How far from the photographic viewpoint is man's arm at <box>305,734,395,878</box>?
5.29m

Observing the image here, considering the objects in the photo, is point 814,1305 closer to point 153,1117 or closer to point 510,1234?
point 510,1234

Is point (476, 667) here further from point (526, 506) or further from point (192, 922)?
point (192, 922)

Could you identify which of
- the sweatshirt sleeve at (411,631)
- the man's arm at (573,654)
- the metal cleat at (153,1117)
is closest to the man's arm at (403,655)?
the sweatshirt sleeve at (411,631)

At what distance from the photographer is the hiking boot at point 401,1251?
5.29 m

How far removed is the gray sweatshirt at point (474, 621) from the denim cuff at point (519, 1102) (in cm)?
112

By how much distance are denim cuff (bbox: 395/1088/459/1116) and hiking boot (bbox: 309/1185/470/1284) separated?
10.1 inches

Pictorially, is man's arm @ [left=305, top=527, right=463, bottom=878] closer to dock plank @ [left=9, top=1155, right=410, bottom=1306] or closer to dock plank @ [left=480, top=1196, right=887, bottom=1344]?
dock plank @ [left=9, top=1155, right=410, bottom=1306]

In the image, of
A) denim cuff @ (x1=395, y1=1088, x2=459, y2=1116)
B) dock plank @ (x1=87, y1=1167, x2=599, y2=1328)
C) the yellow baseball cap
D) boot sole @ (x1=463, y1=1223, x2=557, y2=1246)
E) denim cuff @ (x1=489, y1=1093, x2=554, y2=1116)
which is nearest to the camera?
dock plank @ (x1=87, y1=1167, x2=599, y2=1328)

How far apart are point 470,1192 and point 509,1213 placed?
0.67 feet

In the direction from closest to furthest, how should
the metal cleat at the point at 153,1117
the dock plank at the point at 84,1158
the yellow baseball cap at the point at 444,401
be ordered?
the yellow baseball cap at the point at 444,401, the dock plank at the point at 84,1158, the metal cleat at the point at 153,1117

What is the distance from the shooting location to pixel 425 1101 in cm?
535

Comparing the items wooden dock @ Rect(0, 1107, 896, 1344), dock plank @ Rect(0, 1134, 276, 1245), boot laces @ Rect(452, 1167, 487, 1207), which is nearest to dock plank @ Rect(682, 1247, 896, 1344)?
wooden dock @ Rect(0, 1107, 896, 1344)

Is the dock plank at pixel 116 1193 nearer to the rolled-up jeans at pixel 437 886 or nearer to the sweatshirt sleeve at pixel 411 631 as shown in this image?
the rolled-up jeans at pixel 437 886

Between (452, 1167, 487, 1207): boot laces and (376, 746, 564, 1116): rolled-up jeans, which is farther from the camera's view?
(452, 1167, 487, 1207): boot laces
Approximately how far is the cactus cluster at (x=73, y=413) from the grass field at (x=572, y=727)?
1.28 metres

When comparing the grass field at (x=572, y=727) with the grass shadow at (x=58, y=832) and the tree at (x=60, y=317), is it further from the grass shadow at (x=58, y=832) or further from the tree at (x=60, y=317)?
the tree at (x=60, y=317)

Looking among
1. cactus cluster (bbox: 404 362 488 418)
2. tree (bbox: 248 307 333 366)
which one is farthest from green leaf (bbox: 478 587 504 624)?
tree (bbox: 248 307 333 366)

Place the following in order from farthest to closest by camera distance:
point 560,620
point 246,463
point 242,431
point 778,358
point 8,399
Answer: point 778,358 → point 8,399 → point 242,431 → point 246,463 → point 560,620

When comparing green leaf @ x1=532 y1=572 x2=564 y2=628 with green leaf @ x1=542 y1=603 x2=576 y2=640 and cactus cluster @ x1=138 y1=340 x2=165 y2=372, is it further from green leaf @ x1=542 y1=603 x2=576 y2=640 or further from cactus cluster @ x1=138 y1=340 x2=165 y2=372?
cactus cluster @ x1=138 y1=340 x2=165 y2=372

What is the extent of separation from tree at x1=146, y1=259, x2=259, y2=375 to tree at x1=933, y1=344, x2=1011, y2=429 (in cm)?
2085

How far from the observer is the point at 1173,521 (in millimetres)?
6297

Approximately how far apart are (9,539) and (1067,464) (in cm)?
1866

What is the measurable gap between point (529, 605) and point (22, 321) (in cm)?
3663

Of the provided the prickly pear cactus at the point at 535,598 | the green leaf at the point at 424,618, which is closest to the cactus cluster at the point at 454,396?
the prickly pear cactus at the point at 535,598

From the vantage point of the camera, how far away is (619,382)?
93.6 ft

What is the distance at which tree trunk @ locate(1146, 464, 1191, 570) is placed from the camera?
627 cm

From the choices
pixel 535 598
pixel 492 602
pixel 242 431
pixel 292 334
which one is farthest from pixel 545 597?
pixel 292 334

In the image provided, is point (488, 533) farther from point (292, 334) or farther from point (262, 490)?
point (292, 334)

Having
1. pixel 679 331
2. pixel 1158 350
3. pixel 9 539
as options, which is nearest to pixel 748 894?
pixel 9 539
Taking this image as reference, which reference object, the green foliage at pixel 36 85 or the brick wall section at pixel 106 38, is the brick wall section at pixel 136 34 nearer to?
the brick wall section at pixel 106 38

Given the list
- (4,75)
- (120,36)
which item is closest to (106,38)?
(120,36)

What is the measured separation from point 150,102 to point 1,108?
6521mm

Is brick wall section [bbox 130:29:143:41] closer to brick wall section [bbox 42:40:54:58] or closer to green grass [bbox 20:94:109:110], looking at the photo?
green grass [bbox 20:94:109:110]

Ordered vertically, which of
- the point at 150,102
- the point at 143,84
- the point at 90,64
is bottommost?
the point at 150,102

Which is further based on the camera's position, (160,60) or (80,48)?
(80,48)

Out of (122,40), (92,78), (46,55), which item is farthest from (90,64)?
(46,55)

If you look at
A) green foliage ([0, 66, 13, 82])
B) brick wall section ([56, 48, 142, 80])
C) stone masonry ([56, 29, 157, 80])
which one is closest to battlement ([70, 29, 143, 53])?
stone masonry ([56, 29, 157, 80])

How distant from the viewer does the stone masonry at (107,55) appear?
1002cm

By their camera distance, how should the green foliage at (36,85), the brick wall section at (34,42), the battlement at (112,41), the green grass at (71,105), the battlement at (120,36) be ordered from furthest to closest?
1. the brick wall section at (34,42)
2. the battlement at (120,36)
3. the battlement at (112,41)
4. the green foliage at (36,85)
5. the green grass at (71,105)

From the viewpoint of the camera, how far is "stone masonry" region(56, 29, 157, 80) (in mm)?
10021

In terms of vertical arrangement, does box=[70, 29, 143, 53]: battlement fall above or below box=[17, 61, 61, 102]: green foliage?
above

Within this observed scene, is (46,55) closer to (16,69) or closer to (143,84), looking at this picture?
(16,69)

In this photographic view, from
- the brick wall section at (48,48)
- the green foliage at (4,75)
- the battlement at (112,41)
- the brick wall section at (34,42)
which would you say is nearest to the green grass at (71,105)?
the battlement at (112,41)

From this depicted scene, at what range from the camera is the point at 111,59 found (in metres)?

• [Written task]: Copy every item above word for word, line by line, with nothing changed.

• [Finished exercise]:
How far from the photographic viewpoint is man's arm at <box>305,734,395,878</box>?
5.29m

Observing the image here, considering the objects in the photo, is point 814,1305 closer to point 153,1117 or closer to point 510,1234?
point 510,1234

Is point (476, 667) here further from point (526, 506) or further from point (192, 922)?
point (192, 922)

Could you identify which of
- the sweatshirt sleeve at (411,631)
- the man's arm at (573,654)
- the metal cleat at (153,1117)
is closest to the man's arm at (403,655)?
the sweatshirt sleeve at (411,631)

At what distance from the photographer is the hiking boot at point 401,1251?
5.29 m

How far removed is the gray sweatshirt at point (474, 621) from the denim cuff at point (519, 1102) (in cm)?
112

By how much distance are denim cuff (bbox: 395/1088/459/1116) and hiking boot (bbox: 309/1185/470/1284) separated?
10.1 inches

Pictorially, is man's arm @ [left=305, top=527, right=463, bottom=878] closer to dock plank @ [left=9, top=1155, right=410, bottom=1306] or closer to dock plank @ [left=480, top=1196, right=887, bottom=1344]?
dock plank @ [left=9, top=1155, right=410, bottom=1306]

In the image, of
A) denim cuff @ (x1=395, y1=1088, x2=459, y2=1116)
B) dock plank @ (x1=87, y1=1167, x2=599, y2=1328)
C) the yellow baseball cap
D) boot sole @ (x1=463, y1=1223, x2=557, y2=1246)
E) denim cuff @ (x1=489, y1=1093, x2=554, y2=1116)
which is nearest to the camera?
dock plank @ (x1=87, y1=1167, x2=599, y2=1328)

How far apart are point 470,1192 and point 509,1213 placed?
0.67 feet

In the direction from closest to furthest, how should
the metal cleat at the point at 153,1117
the dock plank at the point at 84,1158
the yellow baseball cap at the point at 444,401
be ordered?
the yellow baseball cap at the point at 444,401, the dock plank at the point at 84,1158, the metal cleat at the point at 153,1117

What is the distance from the shooting location to pixel 425 1101 in cm?
535

Comparing the items wooden dock @ Rect(0, 1107, 896, 1344), dock plank @ Rect(0, 1134, 276, 1245), boot laces @ Rect(452, 1167, 487, 1207), which is nearest to dock plank @ Rect(682, 1247, 896, 1344)?
wooden dock @ Rect(0, 1107, 896, 1344)

Is the dock plank at pixel 116 1193 nearer to the rolled-up jeans at pixel 437 886 or nearer to the sweatshirt sleeve at pixel 411 631 as shown in this image?
the rolled-up jeans at pixel 437 886

Between (452, 1167, 487, 1207): boot laces and (376, 746, 564, 1116): rolled-up jeans, which is farther from the camera's view?
(452, 1167, 487, 1207): boot laces
Approximately how far is the cactus cluster at (x=73, y=413) from the grass field at (x=572, y=727)?
1.28 metres

When comparing the grass field at (x=572, y=727) with the grass shadow at (x=58, y=832) and the tree at (x=60, y=317), is it further from the grass shadow at (x=58, y=832) or further from the tree at (x=60, y=317)?
the tree at (x=60, y=317)

Looking among
1. cactus cluster (bbox: 404 362 488 418)
2. tree (bbox: 248 307 333 366)
which one is farthest from green leaf (bbox: 478 587 504 624)?
tree (bbox: 248 307 333 366)

Place the following in order from farthest to closest by camera distance:
point 560,620
point 246,463
point 242,431
point 778,358
point 8,399
Answer: point 778,358 → point 8,399 → point 242,431 → point 246,463 → point 560,620

When comparing green leaf @ x1=532 y1=572 x2=564 y2=628 with green leaf @ x1=542 y1=603 x2=576 y2=640 and cactus cluster @ x1=138 y1=340 x2=165 y2=372, is it further from green leaf @ x1=542 y1=603 x2=576 y2=640 or further from cactus cluster @ x1=138 y1=340 x2=165 y2=372?
cactus cluster @ x1=138 y1=340 x2=165 y2=372

What is the extent of separation from tree at x1=146, y1=259, x2=259, y2=375 to tree at x1=933, y1=344, x2=1011, y2=429 (in cm)?
2085

How far from the observer is the point at 1173,521 (in millimetres)?
6297

Approximately how far apart are (9,539) and (1067,464) (in cm)?
1866

What is the measurable gap between point (529, 605) and point (22, 321) (in cm)?
3663

Of the provided the prickly pear cactus at the point at 535,598 | the green leaf at the point at 424,618, which is closest to the cactus cluster at the point at 454,396?
the prickly pear cactus at the point at 535,598

From the vantage point of the camera, how far away is (619,382)?
93.6 ft

What is the distance at which tree trunk @ locate(1146, 464, 1191, 570) is placed from the camera?
627 cm

From the choices
pixel 535 598
pixel 492 602
pixel 242 431
pixel 292 334
which one is farthest from pixel 545 597?
pixel 292 334

In the image provided, is point (488, 533) farther from point (292, 334) or farther from point (262, 490)?
point (292, 334)

Having
1. pixel 679 331
2. pixel 1158 350
3. pixel 9 539
as options, which is nearest to pixel 748 894?
pixel 9 539
Taking this image as reference, which reference object, the green foliage at pixel 36 85 or the brick wall section at pixel 106 38, is the brick wall section at pixel 136 34 nearer to?
the brick wall section at pixel 106 38

Given the list
- (4,75)
- (120,36)
which item is closest to (106,38)?
(120,36)

What is the measured separation from point 150,102 to point 1,108?
6521mm

Is brick wall section [bbox 130:29:143:41] closer to brick wall section [bbox 42:40:54:58] or closer to green grass [bbox 20:94:109:110], looking at the photo?
green grass [bbox 20:94:109:110]

Ordered vertically, which of
- the point at 150,102
- the point at 143,84
- the point at 90,64
is bottommost?
the point at 150,102

Which is further based on the camera's position, (160,60) or (80,48)?
(80,48)

Out of (122,40), (92,78), (46,55), which item is farthest from (90,64)?
(46,55)

If you look at
A) green foliage ([0, 66, 13, 82])
B) brick wall section ([56, 48, 142, 80])
C) stone masonry ([56, 29, 157, 80])
which one is closest to battlement ([70, 29, 143, 53])?
stone masonry ([56, 29, 157, 80])

How distant from the viewer does the stone masonry at (107,55) appear?
1002cm

By their camera distance, how should the green foliage at (36,85), the brick wall section at (34,42), the battlement at (112,41), the green grass at (71,105), the battlement at (120,36) be ordered from furthest to closest?
1. the brick wall section at (34,42)
2. the battlement at (120,36)
3. the battlement at (112,41)
4. the green foliage at (36,85)
5. the green grass at (71,105)

From the viewpoint of the camera, how far is "stone masonry" region(56, 29, 157, 80) (in mm)?
10021

In terms of vertical arrangement, does box=[70, 29, 143, 53]: battlement fall above or below box=[17, 61, 61, 102]: green foliage?
above

Within this observed scene, is (46,55) closer to (16,69) or closer to (143,84), looking at this picture?
(16,69)

In this photographic view, from
- the brick wall section at (48,48)
- the green foliage at (4,75)
- the battlement at (112,41)
- the brick wall section at (34,42)
which would you say is nearest to the green grass at (71,105)?
the battlement at (112,41)

From this depicted scene, at what range from the camera is the point at 111,59 found (in metres)?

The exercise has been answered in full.